* _ACTIONS TO TAKE_
A) According to the post on Florida science scores, in which grades do students take the FCAT?
B) In the post on Florida science scores, take the part that opens with the words "To add insult" and closes with "of scientific topics.", and write it out again with "seventy percent" swapped for "sixty percent".
C) Write the next part of the post on Florida science scores, picking up after its final sentence.

[[ SOURCE DOCUMENT open ]]

An "A" for Consistency...

Once again, the we see the familiar rejection of the old axiom, "You can't polish a turd," as apparently you can. 

The Florida Department of Education posted their results from last year and pointed out that "Science performance remained consistent."

That's great because consistent means the same level of achievement as in recent times.  Must be pretty good, right?  A quick look at the numbers shows that this science glass is half empty, not half full. 



"Consistent" performance isn't such a good thing if it is consistently awful. 


What does "consistent" mean?  Let's look at the numbers from the standardized FCAT exam that all students need to take:

The FCAT is a standardized exam students take in 5th and 8th grade.


In a sense we can wipe our collective educational brow, as "consistent" means it isn't getting worse.  At the same time it shows that half the students do not pass the exam. Half!  By Florida math that's like almost fifty percent.

To add insult to insult, it is not that fifty percent did well-- it is that fifty percent achieved enough to pass.  Pass usually means seventy percent. This likely translates to a vast minority of students exhibiting mastery of scientific topics. 

The correct statement from the Florida Department of Education should not be that science performance remained consistent. 

The statement should be, Science performance is unacceptable, and inconsistent with the need to train a future workforce prepared to pursue opportunities in the leading areas of technology.

[[ SOURCE DOCUMENT closed ]]
[[ INFORMATION SHOWN open ]]

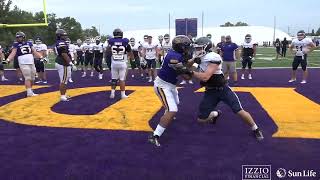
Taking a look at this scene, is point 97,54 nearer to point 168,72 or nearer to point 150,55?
point 150,55

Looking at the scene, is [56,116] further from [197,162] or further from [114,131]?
[197,162]

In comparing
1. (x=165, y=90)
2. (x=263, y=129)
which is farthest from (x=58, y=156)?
(x=263, y=129)

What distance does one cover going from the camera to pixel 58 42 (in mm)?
9070

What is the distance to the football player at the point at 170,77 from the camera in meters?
5.34

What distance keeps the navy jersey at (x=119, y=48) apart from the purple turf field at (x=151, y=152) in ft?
8.21

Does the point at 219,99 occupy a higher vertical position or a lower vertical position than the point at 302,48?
lower

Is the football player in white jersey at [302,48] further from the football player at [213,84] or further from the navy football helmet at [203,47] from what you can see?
the navy football helmet at [203,47]

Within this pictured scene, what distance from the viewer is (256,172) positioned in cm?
426

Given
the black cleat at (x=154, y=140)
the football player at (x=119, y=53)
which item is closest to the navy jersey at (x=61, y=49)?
the football player at (x=119, y=53)

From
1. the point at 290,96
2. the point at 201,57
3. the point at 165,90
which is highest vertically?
the point at 201,57

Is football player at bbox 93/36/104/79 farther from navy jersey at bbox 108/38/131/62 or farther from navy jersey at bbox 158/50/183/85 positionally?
navy jersey at bbox 158/50/183/85

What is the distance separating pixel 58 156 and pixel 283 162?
2872mm

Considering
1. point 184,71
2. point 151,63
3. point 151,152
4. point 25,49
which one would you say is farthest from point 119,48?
point 151,152

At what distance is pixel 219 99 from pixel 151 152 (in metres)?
1.56
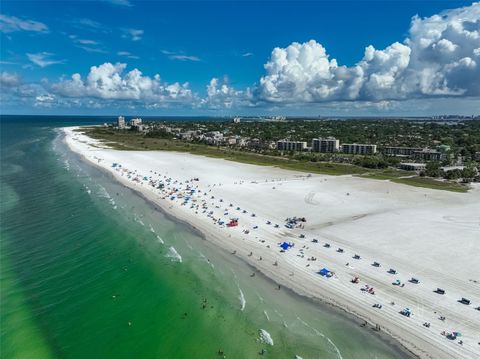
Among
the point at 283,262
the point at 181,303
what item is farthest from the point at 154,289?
the point at 283,262

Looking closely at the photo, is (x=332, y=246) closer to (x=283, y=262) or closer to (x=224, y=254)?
(x=283, y=262)

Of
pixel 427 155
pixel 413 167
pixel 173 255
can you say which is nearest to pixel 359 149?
pixel 427 155

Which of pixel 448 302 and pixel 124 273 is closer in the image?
pixel 448 302

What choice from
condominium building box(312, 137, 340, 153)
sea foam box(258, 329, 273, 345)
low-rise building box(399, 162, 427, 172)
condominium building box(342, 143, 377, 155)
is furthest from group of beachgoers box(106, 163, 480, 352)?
condominium building box(312, 137, 340, 153)

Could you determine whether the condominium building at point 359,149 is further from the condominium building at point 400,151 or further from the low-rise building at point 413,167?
the low-rise building at point 413,167

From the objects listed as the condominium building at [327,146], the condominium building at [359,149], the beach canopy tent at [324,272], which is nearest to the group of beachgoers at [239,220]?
the beach canopy tent at [324,272]
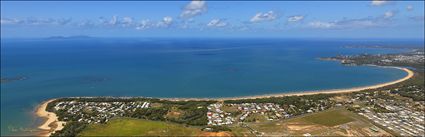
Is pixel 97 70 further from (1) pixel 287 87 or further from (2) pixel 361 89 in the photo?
(2) pixel 361 89

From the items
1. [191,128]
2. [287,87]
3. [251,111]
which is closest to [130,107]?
[191,128]

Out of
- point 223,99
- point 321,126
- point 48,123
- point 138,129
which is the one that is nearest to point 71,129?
point 48,123

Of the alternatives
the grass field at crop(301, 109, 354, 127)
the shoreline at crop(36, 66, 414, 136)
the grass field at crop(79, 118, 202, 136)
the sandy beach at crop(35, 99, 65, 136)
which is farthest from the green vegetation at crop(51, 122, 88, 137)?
the grass field at crop(301, 109, 354, 127)

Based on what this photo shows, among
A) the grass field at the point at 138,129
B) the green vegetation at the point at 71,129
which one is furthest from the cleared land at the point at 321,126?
the green vegetation at the point at 71,129

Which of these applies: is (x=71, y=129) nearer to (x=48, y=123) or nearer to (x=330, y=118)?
(x=48, y=123)

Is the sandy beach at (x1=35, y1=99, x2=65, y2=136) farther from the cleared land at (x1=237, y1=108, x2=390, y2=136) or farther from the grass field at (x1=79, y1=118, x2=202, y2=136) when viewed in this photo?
the cleared land at (x1=237, y1=108, x2=390, y2=136)
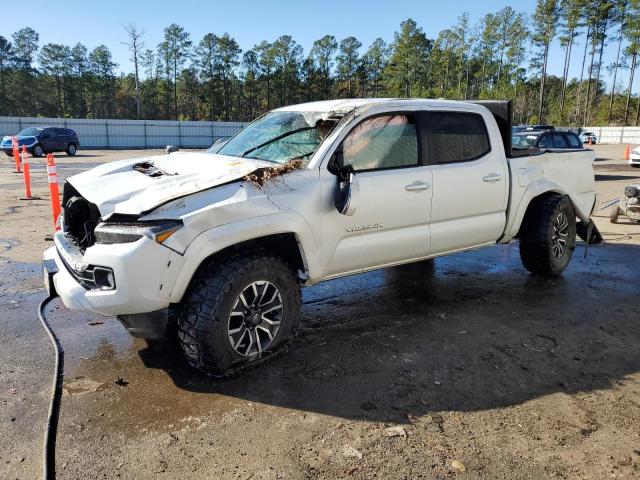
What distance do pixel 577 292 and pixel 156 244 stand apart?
4399 millimetres

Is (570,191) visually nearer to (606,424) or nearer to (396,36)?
(606,424)

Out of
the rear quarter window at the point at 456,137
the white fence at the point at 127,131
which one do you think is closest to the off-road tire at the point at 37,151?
the white fence at the point at 127,131

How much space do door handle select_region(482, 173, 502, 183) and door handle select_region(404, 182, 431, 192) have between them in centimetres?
79

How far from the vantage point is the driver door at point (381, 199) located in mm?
3898

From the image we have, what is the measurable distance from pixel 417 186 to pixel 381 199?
1.41ft

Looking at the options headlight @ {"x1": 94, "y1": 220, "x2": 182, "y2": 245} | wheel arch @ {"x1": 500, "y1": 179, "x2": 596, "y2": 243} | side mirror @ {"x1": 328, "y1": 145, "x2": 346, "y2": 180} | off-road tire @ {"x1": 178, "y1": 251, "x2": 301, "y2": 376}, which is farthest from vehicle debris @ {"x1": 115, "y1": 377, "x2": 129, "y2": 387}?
wheel arch @ {"x1": 500, "y1": 179, "x2": 596, "y2": 243}

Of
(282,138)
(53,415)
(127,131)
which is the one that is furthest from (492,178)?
(127,131)

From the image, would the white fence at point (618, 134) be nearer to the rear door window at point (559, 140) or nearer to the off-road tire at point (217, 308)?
the rear door window at point (559, 140)

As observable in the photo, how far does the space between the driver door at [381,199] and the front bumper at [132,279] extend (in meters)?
1.23

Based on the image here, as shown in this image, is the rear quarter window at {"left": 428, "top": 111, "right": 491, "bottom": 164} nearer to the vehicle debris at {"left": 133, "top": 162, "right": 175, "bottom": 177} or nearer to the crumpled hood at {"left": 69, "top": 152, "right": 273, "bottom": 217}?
the crumpled hood at {"left": 69, "top": 152, "right": 273, "bottom": 217}

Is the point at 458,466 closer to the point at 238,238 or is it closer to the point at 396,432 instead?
the point at 396,432

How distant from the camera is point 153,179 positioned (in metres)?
3.58

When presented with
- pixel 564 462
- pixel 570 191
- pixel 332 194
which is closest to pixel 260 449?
pixel 564 462

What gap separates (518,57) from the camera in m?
72.9
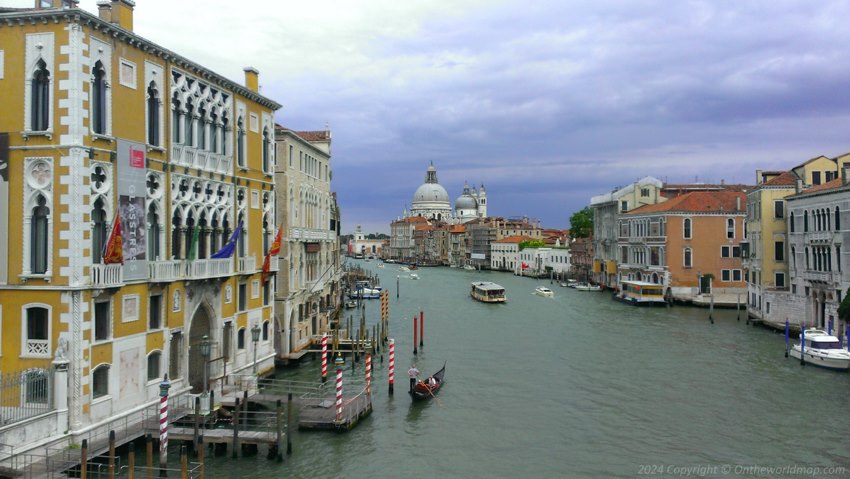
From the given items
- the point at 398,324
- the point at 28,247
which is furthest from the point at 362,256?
the point at 28,247

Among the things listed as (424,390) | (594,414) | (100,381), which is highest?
(100,381)

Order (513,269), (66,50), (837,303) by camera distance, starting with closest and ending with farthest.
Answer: (66,50), (837,303), (513,269)

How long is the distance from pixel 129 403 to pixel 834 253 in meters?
24.3

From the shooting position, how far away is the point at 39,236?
1283cm

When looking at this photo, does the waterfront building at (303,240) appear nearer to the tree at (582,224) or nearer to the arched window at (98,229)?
the arched window at (98,229)

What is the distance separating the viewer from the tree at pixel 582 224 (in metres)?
81.0

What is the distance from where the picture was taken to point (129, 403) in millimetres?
14070

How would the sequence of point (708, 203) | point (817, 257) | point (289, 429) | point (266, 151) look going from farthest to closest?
point (708, 203)
point (817, 257)
point (266, 151)
point (289, 429)

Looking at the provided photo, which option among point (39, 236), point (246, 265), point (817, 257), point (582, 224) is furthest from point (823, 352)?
point (582, 224)

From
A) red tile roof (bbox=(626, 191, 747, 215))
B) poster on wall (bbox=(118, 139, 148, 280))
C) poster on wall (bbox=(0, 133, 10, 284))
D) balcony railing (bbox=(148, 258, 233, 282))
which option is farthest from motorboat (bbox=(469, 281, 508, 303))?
poster on wall (bbox=(0, 133, 10, 284))

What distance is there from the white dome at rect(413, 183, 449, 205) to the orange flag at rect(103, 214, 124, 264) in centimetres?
15180

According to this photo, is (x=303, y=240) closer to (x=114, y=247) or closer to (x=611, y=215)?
(x=114, y=247)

[[ INFORMATION SHOWN closed ]]

* _WRITTEN RESPONSES_
A) Students take the FCAT in 5th and 8th grade.

B)
To add insult to insult, it is not that fifty percent did well-- it is that fifty percent achieved enough to pass.  Pass usually means sixty percent. This likely translates to a vast minority of students exhibiting mastery of scientific topics.

C)
I don't suspect Florida is alone. When consistent failure is the standard it is no wonder why our nation is falling behind, losing our technological edge. 

It also is little wonder as to why we still have tired discussions of climate change, vaccines and genetic engineering.  A population that fails to learn science is likely to subscribe to motivated reasoning, gravitating to conspiracy and distraction instead of science and reason. 

A solution?  That's tough.  Teachers I know are deeply invested in student scientific development.  An interest in these areas must be fostered beyond the classroom, and resources in the classroom improved.  That could be helpful.

In Georgia, they took a different approach.  They just put an ardent KKK defender on the Georgia Education Board, apparently to clean up education in civics. 

We have plunged headlong into bizarre race to the bottom, when mediocrity is the accepted norm and disconnected from the realities of the future.